*Required work*:
Please retype the data below exactly, stopping after the line with "Materiais de escritório" and skipping every picture.

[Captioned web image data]
##############################

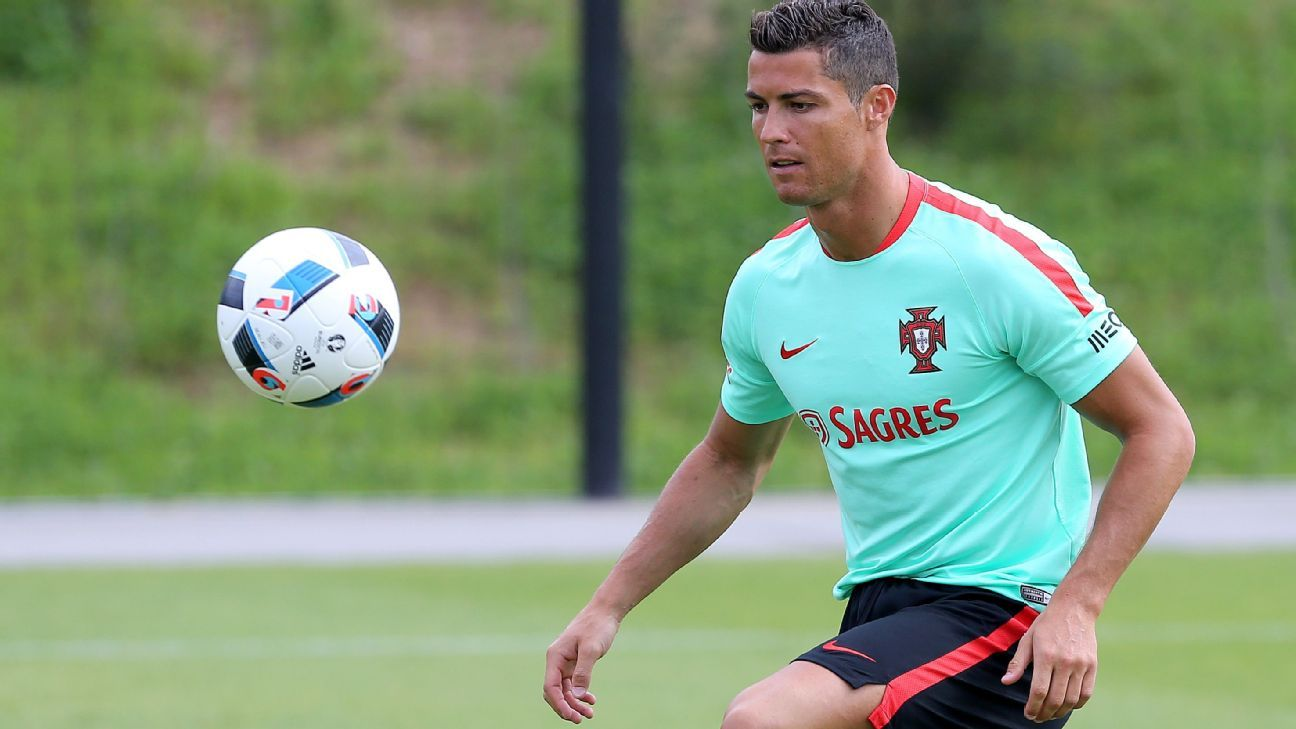 Cristiano Ronaldo Portugal training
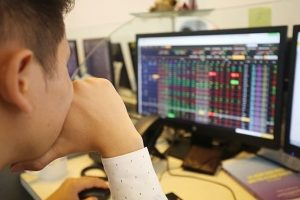 Thị trường chứng khoán ngày 05/8: Giữa phiên sáng cả 2 sàn giảm điểm với áp lực bán cao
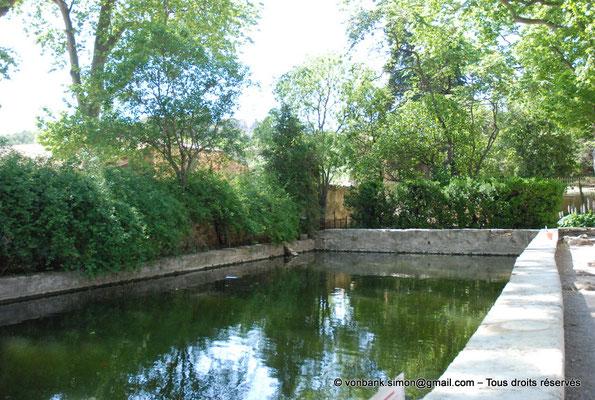 [NU001-2017-599] 34 - Villeveyrac - Valmagne : Grand bassin, ancien vivier des moines, réaménagé au XVIII° siècle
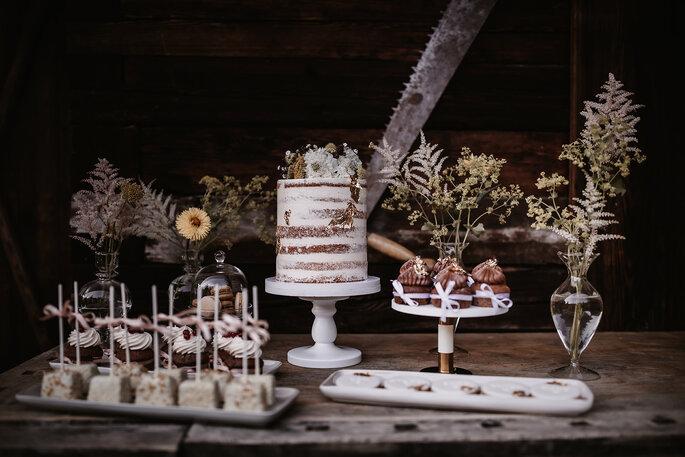 Hochzeitstorte Gartenhochzeit Naked Cake weiß und gelb Sweet Table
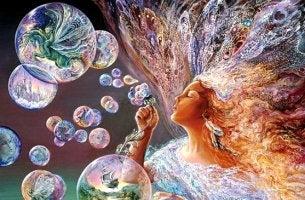 mujer haciendo pompas de jabón representando la madurez emocional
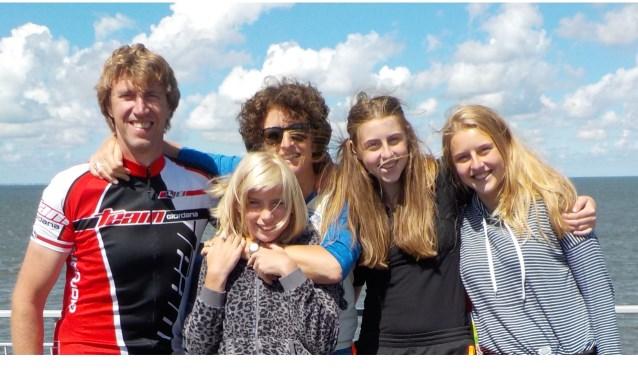 Al 10 keer logeerde de dertienjarige Franzi (vooraan voor Irene) uit Berlijn bij de Delftse familie Ammerlaan.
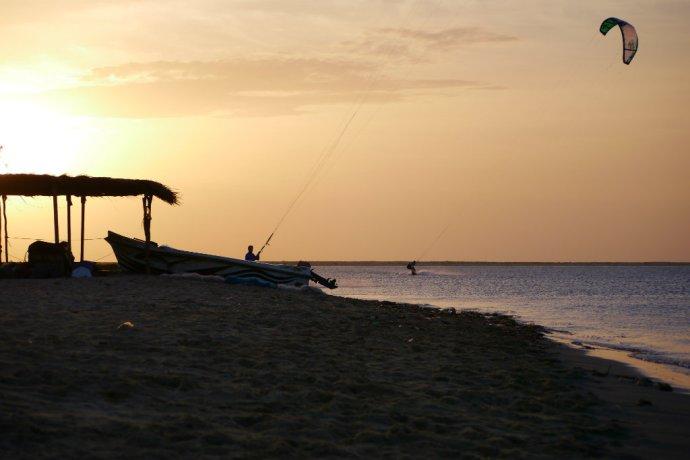 Sri Lanka (16)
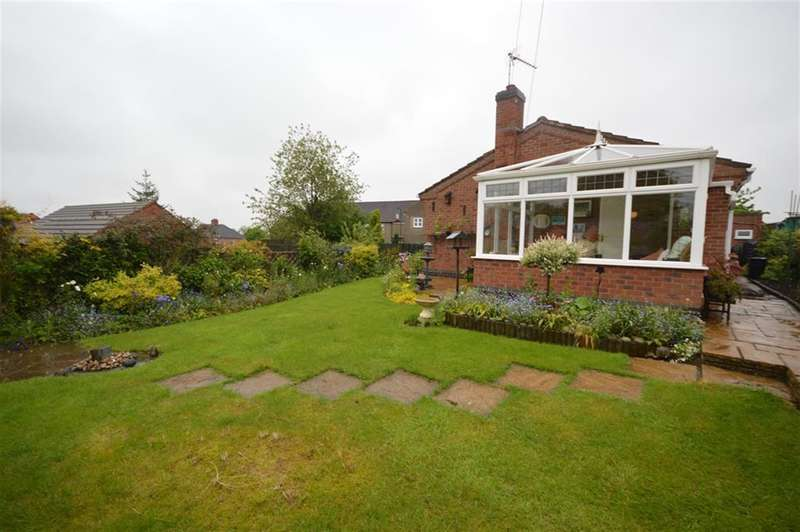 3 Bedrooms Bungalow for sale in May Meadow Close, Barlestone, Nuneaton, CV13 0HN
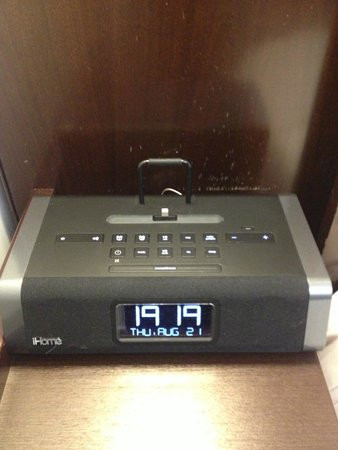 Club Quarters Hotel, Trafalgar Square: iPod dock alarm clock setup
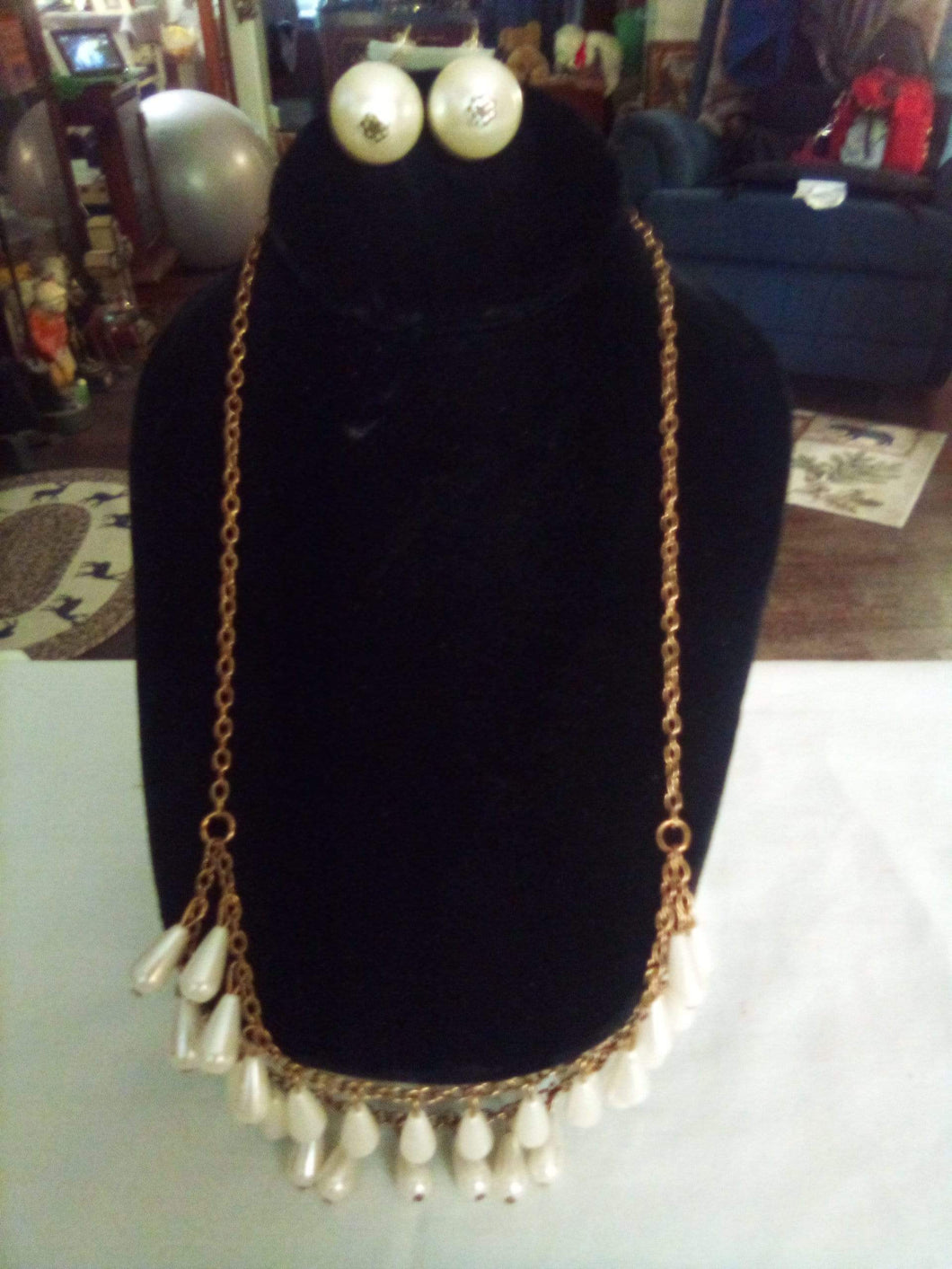 Pretty vintage pearl like necklace and earrings - B&P'sringsnthings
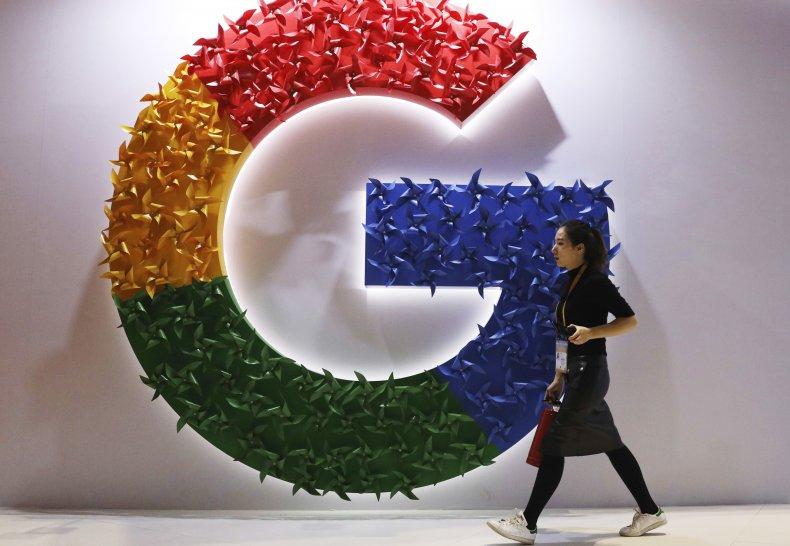 Google Logo in Shanghai, China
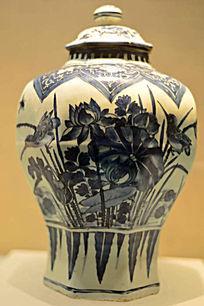 明代牡丹花纹青花罐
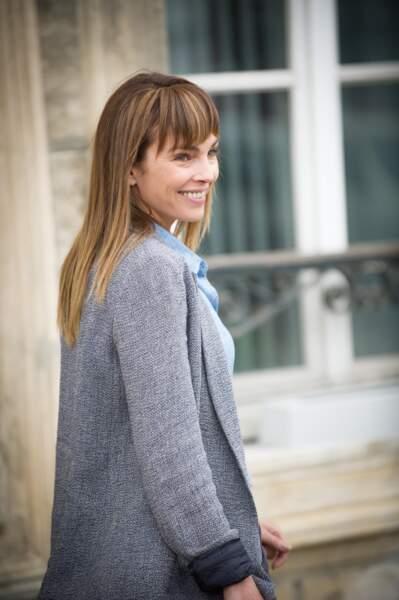 """Claire Keim, cheveux longs blonds et longue frange, sur le tournage du téléfilm """"La dernière échappée"""" en 2014"""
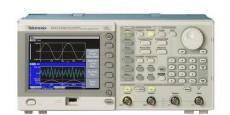 Генератор сигналов AFG3102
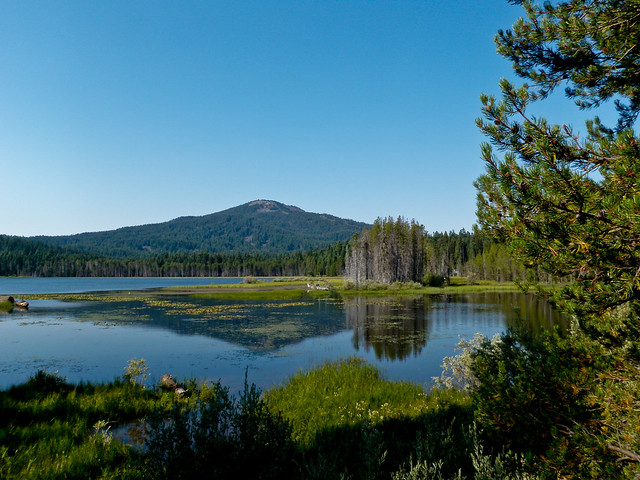 Brown mountain from lake of the woods oregon flickr photo sharing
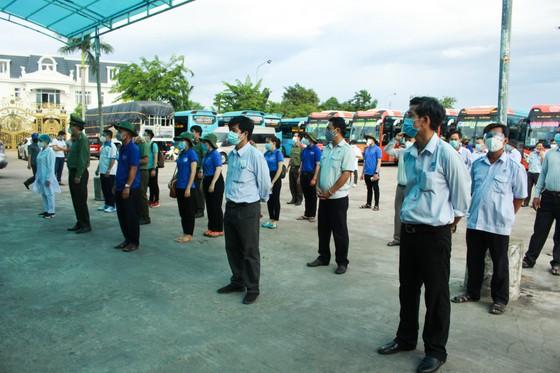 10 xe ô tô khách xuất phát từ Quảng Ngãi vào TPHCM đón người dân về quê ảnh 3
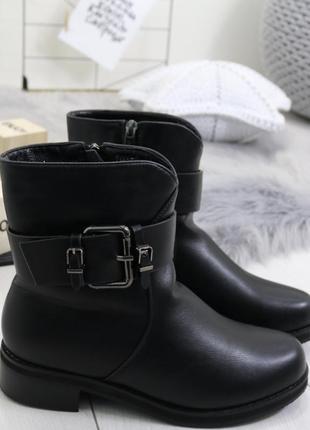 Новые черные зимние ботинки размер 36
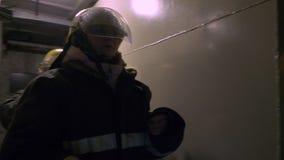 El grupo del salvador de las mujeres va trabajo en equipo de la antorcha del control del túnel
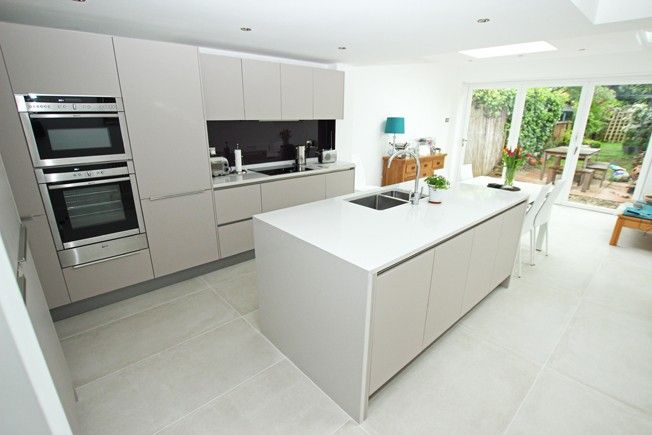 Matt satin lacquer kitchen in Cashmere finish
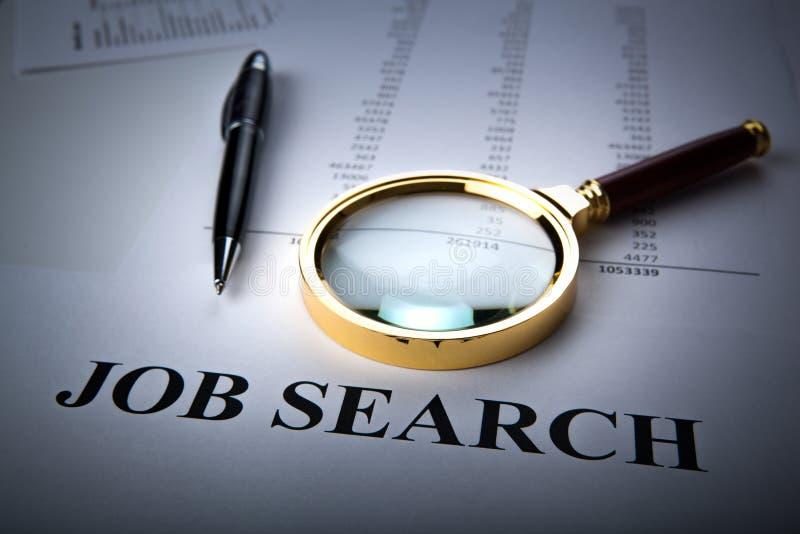 Materiais de escritório e procura de emprego foto de stock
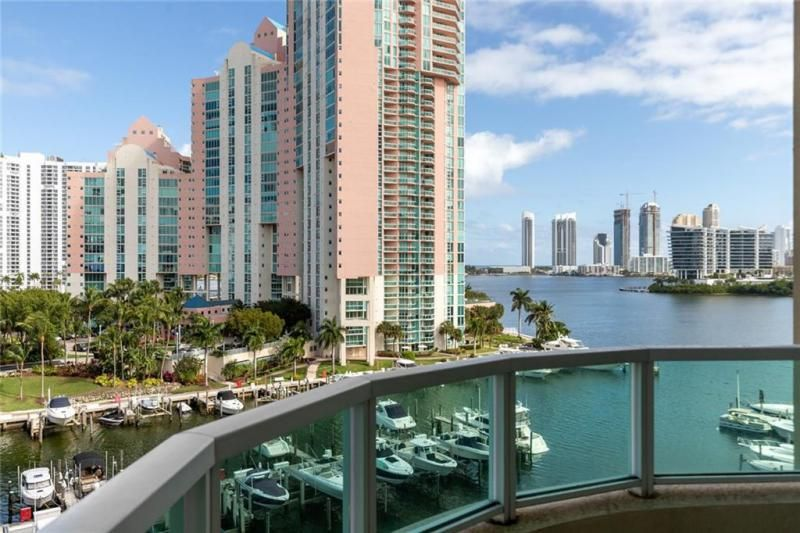 Aventura Marina for Sale - 3340 NE 190th St, Unit 807, Aventura 33180, photo 2 of 34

##############################

*Exercise response*:
 Cristiano Ronaldo Portugal training
 Thị trường chứng khoán ngày 05/8: Giữa phiên sáng cả 2 sàn giảm điểm với áp lực bán cao
 [NU001-2017-599] 34 - Villeveyrac - Valmagne : Grand bassin, ancien vivier des moines, réaménagé au XVIII° siècle
 Hochzeitstorte Gartenhochzeit Naked Cake weiß und gelb Sweet Table
 mujer haciendo pompas de jabón representando la madurez emocional
 Al 10 keer logeerde de dertienjarige Franzi (vooraan voor Irene) uit Berlijn bij de Delftse familie Ammerlaan.
 Sri Lanka (16)
 3 Bedrooms Bungalow for sale in May Meadow Close, Barlestone, Nuneaton, CV13 0HN
 Club Quarters Hotel, Trafalgar Square: iPod dock alarm clock setup
 Pretty vintage pearl like necklace and earrings - B&P'sringsnthings
 Google Logo in Shanghai, China
 明代牡丹花纹青花罐
 """Claire Keim, cheveux longs blonds et longue frange, sur le tournage du téléfilm """"La dernière échappée"""" en 2014"""
 Генератор сигналов AFG3102
 Brown mountain from lake of the woods oregon flickr photo sharing
 10 xe ô tô khách xuất phát từ Quảng Ngãi vào TPHCM đón người dân về quê ảnh 3
 Новые черные зимние ботинки размер 36
 El grupo del salvador de las mujeres va trabajo en equipo de la antorcha del control del túnel
 Matt satin lacquer kitchen in Cashmere finish
 Materiais de escritório e procura de emprego foto de stock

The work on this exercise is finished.